SET TASK 1>
In the rows of the data file below, rewrite the lines from the line with "For [64,237] |" up to and including the line with "5218 millimetres", changing "distance" to "separation" wherever it occurs and keeping everything else the same.

The Tool is not the Product

Sarah Parmenter’s article I can’t design in the browser has set off a buzz in the web community about designing in Photoshop. Give the article a read before going farther.

The web is a convoluted place of influence. Print design gave rise to language HTML and XML are based on and the heavily influenced CSS, and with that influence opened the path for many workers to make the jump from print to screen. With them can much-needed knowledge of proven tactics, and battle hardened tools.

The issue stems from what a person learns first, if they learned developing before design then they have the issue I have, so developers becoming designers raise your hands and slap your forehead. People of design learning developing; so we have a nice internal developer vs designer melting pot that is the website-making-person community. Don’t frown at that term, if you have a better all-inclusive term leave it in the comments.

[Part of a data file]

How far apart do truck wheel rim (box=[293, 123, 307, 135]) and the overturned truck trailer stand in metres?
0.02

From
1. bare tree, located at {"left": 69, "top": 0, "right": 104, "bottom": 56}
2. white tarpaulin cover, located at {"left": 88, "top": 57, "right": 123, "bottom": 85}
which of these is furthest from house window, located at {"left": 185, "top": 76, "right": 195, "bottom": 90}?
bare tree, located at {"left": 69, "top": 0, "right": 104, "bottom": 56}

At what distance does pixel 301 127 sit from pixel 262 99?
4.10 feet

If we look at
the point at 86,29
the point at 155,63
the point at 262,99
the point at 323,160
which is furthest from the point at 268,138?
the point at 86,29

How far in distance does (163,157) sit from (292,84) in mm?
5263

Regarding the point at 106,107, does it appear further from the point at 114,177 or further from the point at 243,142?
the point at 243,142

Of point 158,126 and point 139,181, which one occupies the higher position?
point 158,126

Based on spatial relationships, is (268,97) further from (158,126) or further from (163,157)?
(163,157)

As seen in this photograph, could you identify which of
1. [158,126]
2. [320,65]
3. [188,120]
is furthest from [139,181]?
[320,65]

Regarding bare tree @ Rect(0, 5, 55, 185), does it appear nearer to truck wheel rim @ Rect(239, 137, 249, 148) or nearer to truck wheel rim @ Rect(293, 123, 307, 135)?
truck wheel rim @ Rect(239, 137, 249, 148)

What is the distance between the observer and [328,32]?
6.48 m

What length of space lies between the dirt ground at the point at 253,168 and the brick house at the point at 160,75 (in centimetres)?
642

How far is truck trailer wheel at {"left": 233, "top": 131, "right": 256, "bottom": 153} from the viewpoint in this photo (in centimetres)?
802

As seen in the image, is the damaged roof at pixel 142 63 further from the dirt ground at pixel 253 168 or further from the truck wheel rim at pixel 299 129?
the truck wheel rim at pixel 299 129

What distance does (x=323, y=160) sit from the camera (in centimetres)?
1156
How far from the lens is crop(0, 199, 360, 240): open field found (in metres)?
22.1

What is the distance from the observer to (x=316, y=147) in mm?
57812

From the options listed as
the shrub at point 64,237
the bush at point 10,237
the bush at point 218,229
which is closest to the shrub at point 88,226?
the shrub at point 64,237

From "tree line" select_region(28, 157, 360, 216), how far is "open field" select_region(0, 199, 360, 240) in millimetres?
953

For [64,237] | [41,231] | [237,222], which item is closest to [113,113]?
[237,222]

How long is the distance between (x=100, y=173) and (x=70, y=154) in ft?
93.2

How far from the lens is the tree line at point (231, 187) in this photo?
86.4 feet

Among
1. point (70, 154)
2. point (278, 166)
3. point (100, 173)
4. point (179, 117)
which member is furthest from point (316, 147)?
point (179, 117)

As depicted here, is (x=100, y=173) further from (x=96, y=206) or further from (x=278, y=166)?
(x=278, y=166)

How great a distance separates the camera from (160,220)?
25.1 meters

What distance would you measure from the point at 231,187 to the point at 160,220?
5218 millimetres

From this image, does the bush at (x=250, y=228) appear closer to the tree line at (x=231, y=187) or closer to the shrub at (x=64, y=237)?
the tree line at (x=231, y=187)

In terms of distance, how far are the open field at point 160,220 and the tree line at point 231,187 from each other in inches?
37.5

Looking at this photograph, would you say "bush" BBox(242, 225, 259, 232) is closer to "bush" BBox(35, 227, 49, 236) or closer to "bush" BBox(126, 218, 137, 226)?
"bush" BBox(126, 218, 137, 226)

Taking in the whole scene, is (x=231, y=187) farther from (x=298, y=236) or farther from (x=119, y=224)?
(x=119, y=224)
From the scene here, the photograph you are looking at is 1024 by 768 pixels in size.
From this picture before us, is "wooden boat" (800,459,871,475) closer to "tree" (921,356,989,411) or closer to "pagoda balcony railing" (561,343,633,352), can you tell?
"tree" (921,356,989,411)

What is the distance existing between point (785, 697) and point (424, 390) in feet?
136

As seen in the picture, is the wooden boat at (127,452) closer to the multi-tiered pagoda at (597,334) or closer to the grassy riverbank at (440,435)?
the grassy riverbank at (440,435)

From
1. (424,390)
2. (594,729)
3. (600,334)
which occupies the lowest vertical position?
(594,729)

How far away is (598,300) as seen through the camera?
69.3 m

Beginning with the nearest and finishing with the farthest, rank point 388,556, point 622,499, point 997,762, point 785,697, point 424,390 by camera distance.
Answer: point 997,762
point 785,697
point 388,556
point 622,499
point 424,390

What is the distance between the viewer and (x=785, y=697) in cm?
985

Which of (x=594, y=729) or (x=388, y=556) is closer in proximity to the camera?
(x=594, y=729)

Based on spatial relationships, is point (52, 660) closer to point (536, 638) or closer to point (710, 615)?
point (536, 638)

SET TASK 2>
Output the article on designing in the browser from "The web is a" up to and including "battle hardened tools.".

WRITTEN REPLY 1>
For [64,237] | [41,231] | [237,222], which item is closest to [113,113]?
[237,222]

How long is the separation between (x=100, y=173) and (x=70, y=154) in ft?
93.2

How far from the lens is the tree line at point (231, 187) in this photo?
86.4 feet

Among
1. point (70, 154)
2. point (278, 166)
3. point (100, 173)
4. point (179, 117)
which member is furthest from point (316, 147)?
point (179, 117)

As depicted here, is (x=100, y=173) further from (x=96, y=206) or further from (x=278, y=166)?
(x=278, y=166)

How great a separation separates the camera from (160,220)?
25.1 meters

What separation would you measure from the point at 231,187 to the point at 160,220?
5218 millimetres

WRITTEN REPLY 2>
The web is a convoluted place of influence. Print design gave rise to language HTML and XML are based on and the heavily influenced CSS, and with that influence opened the path for many workers to make the jump from print to screen. With them can much-needed knowledge of proven tactics, and battle hardened tools.